<<<<

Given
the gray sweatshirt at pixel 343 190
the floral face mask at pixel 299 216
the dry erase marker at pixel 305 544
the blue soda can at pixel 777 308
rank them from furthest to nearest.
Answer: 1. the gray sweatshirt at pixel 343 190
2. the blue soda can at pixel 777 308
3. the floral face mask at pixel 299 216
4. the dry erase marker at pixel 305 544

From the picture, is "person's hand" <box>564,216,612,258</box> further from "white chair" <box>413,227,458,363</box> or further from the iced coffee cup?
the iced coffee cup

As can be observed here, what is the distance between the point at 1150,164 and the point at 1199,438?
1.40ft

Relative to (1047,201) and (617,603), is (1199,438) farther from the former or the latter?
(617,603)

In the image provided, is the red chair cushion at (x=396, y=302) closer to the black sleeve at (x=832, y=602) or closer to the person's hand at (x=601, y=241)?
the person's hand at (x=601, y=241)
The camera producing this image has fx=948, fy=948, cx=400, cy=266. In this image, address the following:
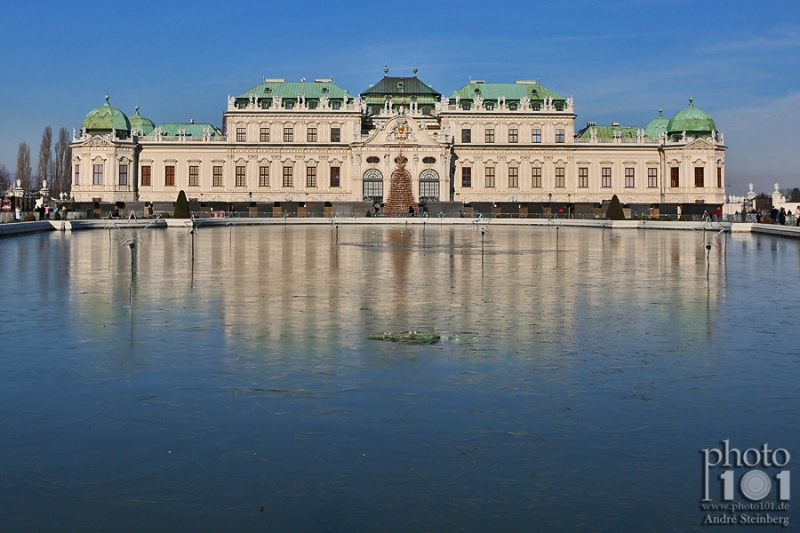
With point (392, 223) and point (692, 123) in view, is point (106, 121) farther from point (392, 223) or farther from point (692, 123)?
point (692, 123)

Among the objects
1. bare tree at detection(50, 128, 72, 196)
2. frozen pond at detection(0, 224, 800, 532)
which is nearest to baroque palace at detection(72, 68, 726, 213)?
bare tree at detection(50, 128, 72, 196)

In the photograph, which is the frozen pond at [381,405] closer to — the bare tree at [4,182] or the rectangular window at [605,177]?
the rectangular window at [605,177]

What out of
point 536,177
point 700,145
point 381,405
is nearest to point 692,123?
point 700,145

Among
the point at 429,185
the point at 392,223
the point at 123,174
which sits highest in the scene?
the point at 123,174

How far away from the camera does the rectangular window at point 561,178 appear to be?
366 feet

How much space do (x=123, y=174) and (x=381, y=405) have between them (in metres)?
103

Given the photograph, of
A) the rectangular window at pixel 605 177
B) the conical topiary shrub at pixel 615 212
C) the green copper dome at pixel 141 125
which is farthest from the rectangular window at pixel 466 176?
the green copper dome at pixel 141 125

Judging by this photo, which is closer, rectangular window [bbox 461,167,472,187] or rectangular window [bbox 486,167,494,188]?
rectangular window [bbox 461,167,472,187]

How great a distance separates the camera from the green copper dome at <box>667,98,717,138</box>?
111 meters

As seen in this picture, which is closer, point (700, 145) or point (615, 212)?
point (615, 212)

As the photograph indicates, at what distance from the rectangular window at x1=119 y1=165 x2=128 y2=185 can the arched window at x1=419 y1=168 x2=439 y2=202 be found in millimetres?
33597

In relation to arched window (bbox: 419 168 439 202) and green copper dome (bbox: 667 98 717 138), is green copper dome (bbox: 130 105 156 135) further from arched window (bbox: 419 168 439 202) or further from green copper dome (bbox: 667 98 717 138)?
green copper dome (bbox: 667 98 717 138)

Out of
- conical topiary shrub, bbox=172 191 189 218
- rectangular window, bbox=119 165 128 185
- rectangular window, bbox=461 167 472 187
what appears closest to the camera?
conical topiary shrub, bbox=172 191 189 218

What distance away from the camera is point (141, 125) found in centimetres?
11550
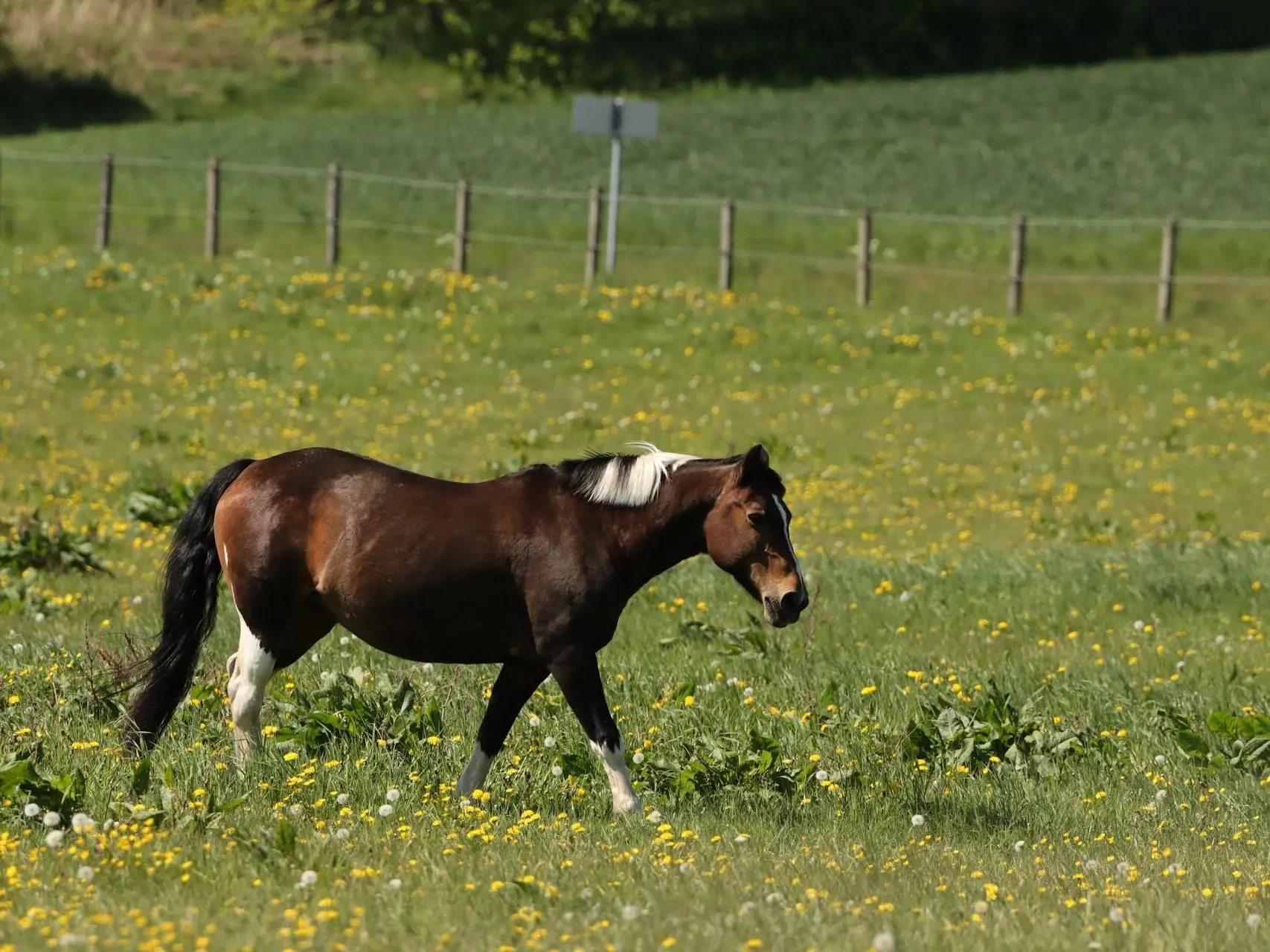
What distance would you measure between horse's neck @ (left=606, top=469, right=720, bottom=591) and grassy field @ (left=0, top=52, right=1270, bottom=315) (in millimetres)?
22038

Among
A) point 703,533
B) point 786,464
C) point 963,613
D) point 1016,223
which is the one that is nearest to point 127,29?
point 1016,223

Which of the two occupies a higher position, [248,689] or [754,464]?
[754,464]

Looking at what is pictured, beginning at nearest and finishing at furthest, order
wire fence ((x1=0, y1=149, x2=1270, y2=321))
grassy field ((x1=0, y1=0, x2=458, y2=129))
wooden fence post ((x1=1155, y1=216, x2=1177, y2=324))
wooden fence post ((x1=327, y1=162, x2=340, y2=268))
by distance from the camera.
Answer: wooden fence post ((x1=1155, y1=216, x2=1177, y2=324)) → wooden fence post ((x1=327, y1=162, x2=340, y2=268)) → wire fence ((x1=0, y1=149, x2=1270, y2=321)) → grassy field ((x1=0, y1=0, x2=458, y2=129))

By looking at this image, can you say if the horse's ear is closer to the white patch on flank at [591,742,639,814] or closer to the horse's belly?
the horse's belly

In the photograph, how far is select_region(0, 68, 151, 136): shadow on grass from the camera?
156 ft

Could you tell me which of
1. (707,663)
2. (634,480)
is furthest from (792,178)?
Answer: (634,480)

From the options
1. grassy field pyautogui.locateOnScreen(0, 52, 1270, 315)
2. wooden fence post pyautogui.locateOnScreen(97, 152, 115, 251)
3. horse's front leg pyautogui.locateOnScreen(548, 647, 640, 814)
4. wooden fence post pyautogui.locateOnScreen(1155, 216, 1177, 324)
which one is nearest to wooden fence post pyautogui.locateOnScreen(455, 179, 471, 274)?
grassy field pyautogui.locateOnScreen(0, 52, 1270, 315)

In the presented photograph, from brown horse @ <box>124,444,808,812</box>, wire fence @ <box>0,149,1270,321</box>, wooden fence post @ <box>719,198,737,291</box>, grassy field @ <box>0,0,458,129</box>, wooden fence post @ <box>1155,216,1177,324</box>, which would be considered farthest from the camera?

>>>>

(The request)
Set down, character for character, the stretch of the listing above from the line containing "In the photograph, how" through the end of the listing, both ends included.

(The completed task)
In the photograph, how far is select_region(0, 68, 151, 136): shadow on grass from the camera?
156 ft

Could you tell me which of
1. (707,663)
2. (634,480)
is furthest from (792,178)?
Answer: (634,480)

From the options
1. grassy field pyautogui.locateOnScreen(0, 52, 1270, 315)
2. wooden fence post pyautogui.locateOnScreen(97, 152, 115, 251)
3. horse's front leg pyautogui.locateOnScreen(548, 647, 640, 814)
4. wooden fence post pyautogui.locateOnScreen(1155, 216, 1177, 324)
which one is nearest to wooden fence post pyautogui.locateOnScreen(455, 179, 471, 274)?
grassy field pyautogui.locateOnScreen(0, 52, 1270, 315)

In the presented photograph, from brown horse @ <box>124,444,808,812</box>, wire fence @ <box>0,149,1270,321</box>, wooden fence post @ <box>719,198,737,291</box>, grassy field @ <box>0,0,458,129</box>, wooden fence post @ <box>1155,216,1177,324</box>, which would be considered farthest from the camera?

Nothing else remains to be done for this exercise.